Sur la période 1995-1999, les 5 premiers exportateurs d'eau virtuelle sont les Etats-Unis (+ 758 Gm³ d'eau virtuelle), le Canada, l'Argentine, et l'Inde. Les premiers importateurs
sont le Sri Lanka (- 428,5 Gm³ d'eau virtuelle), le Japon, Les Pays-Bas, la Corée du Sud, et la Chine. Sur la carte, les pays qui importent de l'eau sous forme virtuelle sont en rouge, ceux qui en exportent sont en vert.

Source : A.Y. Hoekstra et P.Q. Hung. Virtual water trade - A quantification of virtual water flows between nations in relation to international crop trade.
Des échanges pas toujours équitables
L'eau virtuelle peut apparaître comme un moyen efficace de réguler les ressources en eau sur la planète.
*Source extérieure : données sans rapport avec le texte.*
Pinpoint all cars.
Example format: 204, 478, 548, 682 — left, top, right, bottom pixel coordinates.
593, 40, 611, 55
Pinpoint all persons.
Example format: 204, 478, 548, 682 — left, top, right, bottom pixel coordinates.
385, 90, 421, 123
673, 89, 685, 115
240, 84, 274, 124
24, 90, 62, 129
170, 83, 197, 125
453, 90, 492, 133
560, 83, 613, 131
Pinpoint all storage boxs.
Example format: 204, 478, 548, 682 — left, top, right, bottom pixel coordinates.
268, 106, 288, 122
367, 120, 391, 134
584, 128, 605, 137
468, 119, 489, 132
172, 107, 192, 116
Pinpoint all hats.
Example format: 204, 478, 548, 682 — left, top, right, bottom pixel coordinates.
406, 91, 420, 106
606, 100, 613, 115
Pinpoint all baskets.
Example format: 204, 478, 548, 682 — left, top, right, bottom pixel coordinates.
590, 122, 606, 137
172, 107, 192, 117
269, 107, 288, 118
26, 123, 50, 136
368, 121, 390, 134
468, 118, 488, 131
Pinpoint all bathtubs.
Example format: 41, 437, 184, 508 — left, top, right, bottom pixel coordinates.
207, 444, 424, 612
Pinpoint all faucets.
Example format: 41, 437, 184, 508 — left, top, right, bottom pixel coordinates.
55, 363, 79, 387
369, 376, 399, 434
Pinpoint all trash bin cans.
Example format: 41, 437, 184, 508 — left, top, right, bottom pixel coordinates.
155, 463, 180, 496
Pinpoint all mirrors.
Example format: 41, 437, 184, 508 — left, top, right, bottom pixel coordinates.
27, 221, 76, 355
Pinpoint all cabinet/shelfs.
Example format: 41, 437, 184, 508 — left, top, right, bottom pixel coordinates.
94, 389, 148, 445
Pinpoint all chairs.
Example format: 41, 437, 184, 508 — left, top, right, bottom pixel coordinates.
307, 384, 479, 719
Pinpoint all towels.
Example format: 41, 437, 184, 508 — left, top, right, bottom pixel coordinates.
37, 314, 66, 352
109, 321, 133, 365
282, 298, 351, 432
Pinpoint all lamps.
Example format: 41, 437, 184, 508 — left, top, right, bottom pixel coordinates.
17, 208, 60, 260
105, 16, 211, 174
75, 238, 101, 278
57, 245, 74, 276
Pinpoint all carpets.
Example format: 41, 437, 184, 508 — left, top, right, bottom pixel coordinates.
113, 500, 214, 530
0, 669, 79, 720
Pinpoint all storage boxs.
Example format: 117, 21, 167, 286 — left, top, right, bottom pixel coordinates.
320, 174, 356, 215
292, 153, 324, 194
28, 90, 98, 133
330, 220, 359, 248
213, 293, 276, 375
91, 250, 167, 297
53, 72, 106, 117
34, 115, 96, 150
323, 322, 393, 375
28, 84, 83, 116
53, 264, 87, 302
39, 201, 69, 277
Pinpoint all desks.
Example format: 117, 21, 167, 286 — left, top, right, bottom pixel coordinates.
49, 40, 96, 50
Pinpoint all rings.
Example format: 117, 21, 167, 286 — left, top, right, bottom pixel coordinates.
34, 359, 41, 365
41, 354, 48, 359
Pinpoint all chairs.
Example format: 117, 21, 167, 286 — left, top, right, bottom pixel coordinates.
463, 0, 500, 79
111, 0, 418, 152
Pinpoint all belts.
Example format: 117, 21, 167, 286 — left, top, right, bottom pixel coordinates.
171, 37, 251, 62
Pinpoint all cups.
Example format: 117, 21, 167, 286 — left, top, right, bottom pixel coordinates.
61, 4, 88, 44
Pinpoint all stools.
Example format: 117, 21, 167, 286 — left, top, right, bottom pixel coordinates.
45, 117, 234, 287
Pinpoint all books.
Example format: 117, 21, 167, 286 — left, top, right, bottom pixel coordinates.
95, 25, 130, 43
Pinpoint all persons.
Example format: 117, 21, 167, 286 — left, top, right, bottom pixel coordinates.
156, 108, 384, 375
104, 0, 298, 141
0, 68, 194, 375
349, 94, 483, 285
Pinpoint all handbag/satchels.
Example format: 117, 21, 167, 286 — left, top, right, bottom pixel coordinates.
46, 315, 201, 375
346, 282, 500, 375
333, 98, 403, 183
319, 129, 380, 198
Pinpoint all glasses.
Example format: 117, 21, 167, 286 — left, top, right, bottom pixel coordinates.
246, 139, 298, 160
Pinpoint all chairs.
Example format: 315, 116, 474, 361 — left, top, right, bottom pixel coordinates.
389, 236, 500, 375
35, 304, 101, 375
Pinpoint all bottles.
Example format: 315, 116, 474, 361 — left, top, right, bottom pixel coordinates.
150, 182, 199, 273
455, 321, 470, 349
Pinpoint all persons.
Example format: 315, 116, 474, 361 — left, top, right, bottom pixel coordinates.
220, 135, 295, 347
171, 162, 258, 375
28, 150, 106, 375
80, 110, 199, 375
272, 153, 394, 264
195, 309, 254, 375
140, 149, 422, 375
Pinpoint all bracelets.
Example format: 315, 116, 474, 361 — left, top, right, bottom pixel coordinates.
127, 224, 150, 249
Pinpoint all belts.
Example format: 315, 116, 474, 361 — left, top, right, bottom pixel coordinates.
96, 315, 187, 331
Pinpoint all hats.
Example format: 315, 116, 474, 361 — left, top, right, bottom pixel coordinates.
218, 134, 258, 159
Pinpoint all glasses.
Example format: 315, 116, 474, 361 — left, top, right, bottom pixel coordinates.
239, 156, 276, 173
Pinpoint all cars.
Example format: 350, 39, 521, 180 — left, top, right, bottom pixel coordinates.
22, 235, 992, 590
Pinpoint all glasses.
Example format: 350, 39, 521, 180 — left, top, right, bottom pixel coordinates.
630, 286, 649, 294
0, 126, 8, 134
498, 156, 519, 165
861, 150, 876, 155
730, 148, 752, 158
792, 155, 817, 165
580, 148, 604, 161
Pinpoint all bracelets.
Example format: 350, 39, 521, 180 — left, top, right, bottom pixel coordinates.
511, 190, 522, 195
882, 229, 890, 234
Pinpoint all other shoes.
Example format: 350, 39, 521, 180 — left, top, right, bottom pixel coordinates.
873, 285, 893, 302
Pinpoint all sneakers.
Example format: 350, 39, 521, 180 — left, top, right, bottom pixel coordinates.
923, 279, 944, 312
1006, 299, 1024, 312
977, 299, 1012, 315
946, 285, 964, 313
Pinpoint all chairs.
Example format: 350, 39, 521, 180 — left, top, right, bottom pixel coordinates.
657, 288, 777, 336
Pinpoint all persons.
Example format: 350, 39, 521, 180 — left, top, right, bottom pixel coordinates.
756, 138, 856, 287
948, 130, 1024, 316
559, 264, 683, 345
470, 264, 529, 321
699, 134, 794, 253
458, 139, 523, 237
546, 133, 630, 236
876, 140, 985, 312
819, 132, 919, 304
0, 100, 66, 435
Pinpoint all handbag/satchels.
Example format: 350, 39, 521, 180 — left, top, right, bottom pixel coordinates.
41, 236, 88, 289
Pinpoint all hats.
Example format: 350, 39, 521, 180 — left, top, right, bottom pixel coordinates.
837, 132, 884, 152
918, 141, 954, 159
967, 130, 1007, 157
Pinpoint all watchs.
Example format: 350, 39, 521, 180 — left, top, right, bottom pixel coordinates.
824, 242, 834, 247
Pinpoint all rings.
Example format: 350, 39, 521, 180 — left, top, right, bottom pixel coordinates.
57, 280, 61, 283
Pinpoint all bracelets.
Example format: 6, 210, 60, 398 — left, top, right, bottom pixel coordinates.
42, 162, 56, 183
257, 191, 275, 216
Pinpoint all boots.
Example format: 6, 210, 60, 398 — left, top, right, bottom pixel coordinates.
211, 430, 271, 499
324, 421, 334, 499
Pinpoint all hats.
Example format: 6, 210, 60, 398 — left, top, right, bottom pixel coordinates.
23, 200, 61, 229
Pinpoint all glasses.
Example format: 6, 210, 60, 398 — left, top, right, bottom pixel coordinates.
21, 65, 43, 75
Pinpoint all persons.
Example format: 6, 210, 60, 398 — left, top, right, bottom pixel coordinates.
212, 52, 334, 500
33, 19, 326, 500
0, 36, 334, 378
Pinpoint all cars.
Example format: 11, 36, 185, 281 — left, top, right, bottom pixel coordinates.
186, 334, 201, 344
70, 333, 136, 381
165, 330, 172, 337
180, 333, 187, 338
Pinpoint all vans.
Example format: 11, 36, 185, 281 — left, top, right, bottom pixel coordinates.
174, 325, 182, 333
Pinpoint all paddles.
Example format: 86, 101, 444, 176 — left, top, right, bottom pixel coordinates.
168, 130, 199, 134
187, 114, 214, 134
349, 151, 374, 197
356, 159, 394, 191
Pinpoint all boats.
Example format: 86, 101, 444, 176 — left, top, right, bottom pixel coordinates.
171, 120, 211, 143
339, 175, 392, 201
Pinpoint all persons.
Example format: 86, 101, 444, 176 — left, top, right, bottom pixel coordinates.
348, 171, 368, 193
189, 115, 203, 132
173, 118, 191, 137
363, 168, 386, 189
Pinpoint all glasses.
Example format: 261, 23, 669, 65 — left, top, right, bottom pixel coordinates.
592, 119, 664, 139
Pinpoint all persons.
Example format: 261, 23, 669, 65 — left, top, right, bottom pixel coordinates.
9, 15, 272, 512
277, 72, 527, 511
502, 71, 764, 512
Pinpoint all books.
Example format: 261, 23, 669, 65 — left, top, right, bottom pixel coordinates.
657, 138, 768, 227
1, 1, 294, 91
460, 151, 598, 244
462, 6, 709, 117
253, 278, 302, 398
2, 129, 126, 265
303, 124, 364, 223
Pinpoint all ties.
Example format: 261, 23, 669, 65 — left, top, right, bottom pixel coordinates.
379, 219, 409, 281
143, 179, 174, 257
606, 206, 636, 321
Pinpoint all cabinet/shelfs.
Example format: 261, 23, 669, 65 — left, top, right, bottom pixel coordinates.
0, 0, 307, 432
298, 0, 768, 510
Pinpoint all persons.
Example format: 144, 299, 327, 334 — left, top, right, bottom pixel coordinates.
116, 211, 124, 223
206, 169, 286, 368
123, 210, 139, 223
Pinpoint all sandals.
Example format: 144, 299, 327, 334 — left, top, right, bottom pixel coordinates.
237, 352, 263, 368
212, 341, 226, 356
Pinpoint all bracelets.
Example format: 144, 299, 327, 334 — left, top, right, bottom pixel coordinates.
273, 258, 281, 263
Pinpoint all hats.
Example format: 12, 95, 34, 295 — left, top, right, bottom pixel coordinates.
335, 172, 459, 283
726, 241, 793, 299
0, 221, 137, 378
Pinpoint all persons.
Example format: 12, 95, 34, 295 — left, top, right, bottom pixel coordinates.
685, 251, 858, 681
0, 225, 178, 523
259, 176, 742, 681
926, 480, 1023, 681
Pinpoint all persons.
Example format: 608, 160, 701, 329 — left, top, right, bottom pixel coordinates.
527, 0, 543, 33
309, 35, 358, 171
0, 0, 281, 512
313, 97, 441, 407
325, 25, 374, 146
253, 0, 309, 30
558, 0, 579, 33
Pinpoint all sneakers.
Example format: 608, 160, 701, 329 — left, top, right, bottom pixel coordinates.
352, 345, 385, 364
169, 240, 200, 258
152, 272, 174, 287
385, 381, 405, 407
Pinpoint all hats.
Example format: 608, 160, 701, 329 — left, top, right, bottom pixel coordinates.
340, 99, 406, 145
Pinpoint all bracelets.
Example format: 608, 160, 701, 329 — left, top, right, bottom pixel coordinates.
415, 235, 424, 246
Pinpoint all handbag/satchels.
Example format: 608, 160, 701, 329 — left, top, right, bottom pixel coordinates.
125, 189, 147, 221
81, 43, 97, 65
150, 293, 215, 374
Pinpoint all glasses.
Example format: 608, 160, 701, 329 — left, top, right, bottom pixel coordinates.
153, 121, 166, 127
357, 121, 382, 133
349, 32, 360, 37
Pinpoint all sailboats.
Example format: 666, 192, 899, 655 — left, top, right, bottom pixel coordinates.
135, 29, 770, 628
En effet, difficile de transporter de la vraie eau ! Par exemple, l'Allemagne profite largement de l'eau utilisée aux Etats-Unis en important ses produits agricoles. En échange, elle exporte des produits contenant peu d'eau virtuelle.
Et pourtant, certains pays exportateurs sont déjà ceux menacés de sécheresse. L'Inde, qui est l'un des cinq principaux pays exportateurs d'eau virtuelle (161,1 milliards de mètres cubes exportés entre 1995 et 1999), va connaître de graves périodes de pénurie d'eau dans le futur. Aux Etats-Unis, 1/15ème de l'eau disponible est utilisée pour produire des denrées agricoles destinées à l'exportation. En Thaïlande, cette proportion est même d'un quart !
Quels sont les principaux produits concernés ?
L'agriculture est premier secteur économique utilisateur d'eau. Selon l'Unesco, 67% du commerce de l’eau virtuelle est lié à ce secteur,
23% à l'élevage, et
10% au commerce des produits industriels. Parmi les céréales, le blé est le premier produit échangé (30% du volume total des échanges d’eau virtuelle) suivi par le soja 17% et le riz 15%. Egalement importante en terme de volume : la viande de boeuf, dont les Etats-Unis et l'Argentine sont de gros producteurs.